Francesca Fioretti a cuore aperto: la vita da mamma tra terapia e dolore dopo la morte di Davide Astori

Sono passati tre lunghi e dolorosi anni dalla scomparsa di Davide Astori. L’ex capitano della Fiorentina è sempre nel cuore di tutti i suoi colleghi, compagni di squadra, amici, parenti e tifosi e appassionati di calcio e sport.
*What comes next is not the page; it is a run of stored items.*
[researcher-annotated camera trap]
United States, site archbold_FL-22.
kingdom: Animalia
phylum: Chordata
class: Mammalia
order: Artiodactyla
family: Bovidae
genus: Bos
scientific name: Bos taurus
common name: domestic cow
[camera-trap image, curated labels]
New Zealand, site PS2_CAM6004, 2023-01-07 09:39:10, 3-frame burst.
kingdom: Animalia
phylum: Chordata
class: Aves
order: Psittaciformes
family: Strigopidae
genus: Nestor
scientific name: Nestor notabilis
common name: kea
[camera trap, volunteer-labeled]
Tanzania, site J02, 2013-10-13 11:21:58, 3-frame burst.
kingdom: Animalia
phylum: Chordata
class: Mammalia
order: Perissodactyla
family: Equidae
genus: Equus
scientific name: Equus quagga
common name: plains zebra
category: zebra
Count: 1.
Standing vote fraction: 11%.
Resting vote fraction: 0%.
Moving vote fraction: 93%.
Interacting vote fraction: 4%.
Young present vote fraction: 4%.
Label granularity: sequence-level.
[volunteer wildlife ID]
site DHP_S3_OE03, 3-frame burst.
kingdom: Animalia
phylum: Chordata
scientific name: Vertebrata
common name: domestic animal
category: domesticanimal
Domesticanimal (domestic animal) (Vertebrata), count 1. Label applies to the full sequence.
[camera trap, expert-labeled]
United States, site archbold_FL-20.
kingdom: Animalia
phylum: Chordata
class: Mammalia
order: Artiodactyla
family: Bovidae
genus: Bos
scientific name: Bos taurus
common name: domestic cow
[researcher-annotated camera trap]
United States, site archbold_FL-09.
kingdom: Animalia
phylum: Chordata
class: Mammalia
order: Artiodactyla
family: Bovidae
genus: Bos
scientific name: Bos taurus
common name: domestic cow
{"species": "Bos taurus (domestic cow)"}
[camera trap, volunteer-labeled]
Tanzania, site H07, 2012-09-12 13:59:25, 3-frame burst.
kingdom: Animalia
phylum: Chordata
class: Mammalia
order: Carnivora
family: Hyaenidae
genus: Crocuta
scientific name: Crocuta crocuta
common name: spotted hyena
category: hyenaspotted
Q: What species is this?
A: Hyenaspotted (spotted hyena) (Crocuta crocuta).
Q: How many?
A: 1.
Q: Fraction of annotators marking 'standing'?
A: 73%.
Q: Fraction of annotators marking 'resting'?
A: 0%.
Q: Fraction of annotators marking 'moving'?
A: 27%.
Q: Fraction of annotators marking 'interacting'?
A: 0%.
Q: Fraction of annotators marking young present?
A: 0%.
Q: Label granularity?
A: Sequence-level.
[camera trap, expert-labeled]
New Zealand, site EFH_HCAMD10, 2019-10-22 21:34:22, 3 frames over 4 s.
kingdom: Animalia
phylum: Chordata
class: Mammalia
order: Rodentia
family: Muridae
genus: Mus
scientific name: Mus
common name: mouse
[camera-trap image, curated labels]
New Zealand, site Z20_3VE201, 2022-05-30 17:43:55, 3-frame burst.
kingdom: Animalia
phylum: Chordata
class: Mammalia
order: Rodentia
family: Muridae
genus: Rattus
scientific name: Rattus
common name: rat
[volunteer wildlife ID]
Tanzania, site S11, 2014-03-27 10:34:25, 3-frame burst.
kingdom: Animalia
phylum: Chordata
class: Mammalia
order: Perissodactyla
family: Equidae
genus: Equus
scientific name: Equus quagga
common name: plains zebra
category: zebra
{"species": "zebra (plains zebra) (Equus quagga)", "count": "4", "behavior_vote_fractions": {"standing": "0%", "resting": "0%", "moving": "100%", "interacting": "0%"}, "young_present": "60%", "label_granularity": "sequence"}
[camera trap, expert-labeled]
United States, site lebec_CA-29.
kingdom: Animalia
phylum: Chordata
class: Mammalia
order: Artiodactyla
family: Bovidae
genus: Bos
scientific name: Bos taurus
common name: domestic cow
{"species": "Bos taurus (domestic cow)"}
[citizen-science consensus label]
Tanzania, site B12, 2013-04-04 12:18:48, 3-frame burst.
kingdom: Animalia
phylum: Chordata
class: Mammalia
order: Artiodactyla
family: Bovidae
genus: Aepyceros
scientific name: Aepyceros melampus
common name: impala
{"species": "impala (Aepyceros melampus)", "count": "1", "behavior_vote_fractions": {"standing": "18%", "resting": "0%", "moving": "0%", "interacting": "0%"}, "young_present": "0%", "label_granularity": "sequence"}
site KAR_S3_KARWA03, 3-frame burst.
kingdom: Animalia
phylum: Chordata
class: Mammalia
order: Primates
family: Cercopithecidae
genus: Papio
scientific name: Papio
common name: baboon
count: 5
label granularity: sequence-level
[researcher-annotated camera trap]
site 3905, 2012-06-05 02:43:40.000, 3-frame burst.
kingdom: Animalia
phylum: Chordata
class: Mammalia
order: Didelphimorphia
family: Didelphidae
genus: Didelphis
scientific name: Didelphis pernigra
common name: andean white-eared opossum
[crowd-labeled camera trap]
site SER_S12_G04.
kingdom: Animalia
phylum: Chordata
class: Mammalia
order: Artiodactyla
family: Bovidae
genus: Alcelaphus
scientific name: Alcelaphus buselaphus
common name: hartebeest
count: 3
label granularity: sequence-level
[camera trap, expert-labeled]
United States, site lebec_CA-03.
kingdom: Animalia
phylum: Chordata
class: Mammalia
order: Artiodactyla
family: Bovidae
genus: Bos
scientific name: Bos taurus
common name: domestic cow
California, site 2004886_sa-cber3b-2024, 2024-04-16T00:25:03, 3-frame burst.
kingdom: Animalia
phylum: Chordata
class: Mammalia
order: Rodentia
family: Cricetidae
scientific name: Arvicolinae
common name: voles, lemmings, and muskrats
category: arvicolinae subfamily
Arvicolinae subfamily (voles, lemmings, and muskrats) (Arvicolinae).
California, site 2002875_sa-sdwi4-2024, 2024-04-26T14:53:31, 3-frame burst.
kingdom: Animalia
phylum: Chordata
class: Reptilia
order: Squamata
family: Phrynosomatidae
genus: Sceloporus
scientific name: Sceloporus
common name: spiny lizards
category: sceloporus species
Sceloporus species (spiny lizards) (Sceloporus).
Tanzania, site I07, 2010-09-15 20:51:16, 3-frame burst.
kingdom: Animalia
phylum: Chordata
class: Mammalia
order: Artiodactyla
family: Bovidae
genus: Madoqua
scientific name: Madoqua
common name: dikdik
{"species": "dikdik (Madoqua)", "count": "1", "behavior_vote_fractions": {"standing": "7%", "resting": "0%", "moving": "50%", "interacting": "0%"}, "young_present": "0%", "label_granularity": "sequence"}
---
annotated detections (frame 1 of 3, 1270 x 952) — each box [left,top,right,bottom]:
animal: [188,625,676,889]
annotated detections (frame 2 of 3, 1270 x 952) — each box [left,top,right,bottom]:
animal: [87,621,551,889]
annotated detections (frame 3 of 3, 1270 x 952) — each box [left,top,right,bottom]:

Ovviamente, Davide sarà sempre nel cuore della sua Francesca, la sua compagna, e della piccola Vittoria, la figlia nata da un amore speciale. Un amore forte e raro, che Francesca Fioretti ha voluto raccontare in un libro, che uscirà il 6 maggio. “Io sono più amore”, questo il titolo del libro, scritto anche per lasciare un diario speciale alla sua piccola Vittoria, un ricordo di papà Davide.

Le difficoltà, la terapia e la forza per andare avanti

Instagram @francesca_fioretti

Intervistata da Grazia, Francesca Fioretti ha aperto le porte del suo cuore.“Alleviare il dolore di Vittoria è stata la mia priorità. L’ho portata nella stessa scuola fino alla fine dell’anno scolastico, volevo che crescesse nella normalità, anche se la condizione era tragica. Non ho modificato le sue abitudini, che sarebbero poi cambiate perché non avrebbe più visto il padre. Se fossi stata da sola forse sarei volata in India, chissà. Da un lato, forse, sarebbe stato più semplice. Ma da un altro lato sarebbe stata più dura, perché Vittoria è un motivo di vita. Il mio forte istinto materno mi ha resa più determinata a fare le cose bene per lei. Ho imparato a pensare prima a me che a mia figlia. In terapia insegnano che se la mamma è felice anche il figlio potrà esserlo. Altrimenti è dura per entrambi. All’inizio, quando al parco incontravo un papà con il figlio, temevo che Vittoria percepisse quell’assenza. La terapeuta mi ha spiegato che i bambini così piccoli non capiscono il dolore come gli adulti, siamo noi a rifletterlo su di loro. E a condizionarli”, ha dichiarato l’attrice.

“Ero più apprensiva prima. Oggi voglio che mia figlia sia libera e indipendente perché ho capito che non possiamo decidere tutto della nostra vita: a mezzanotte scrivevo un messaggio al mio compagno e alle 9 del mattino non c’era più. Quando mi chiede: ‘Dov’è il mio papà?’, le dico di pensare a un posto bello, il più bello per lei. L’altro giorno mi ha risposto: ‘Il mare’. E io le ho detto che allora lui si trova lì. Anche se poi è sempre qui con noi”, ha concluso Francesca.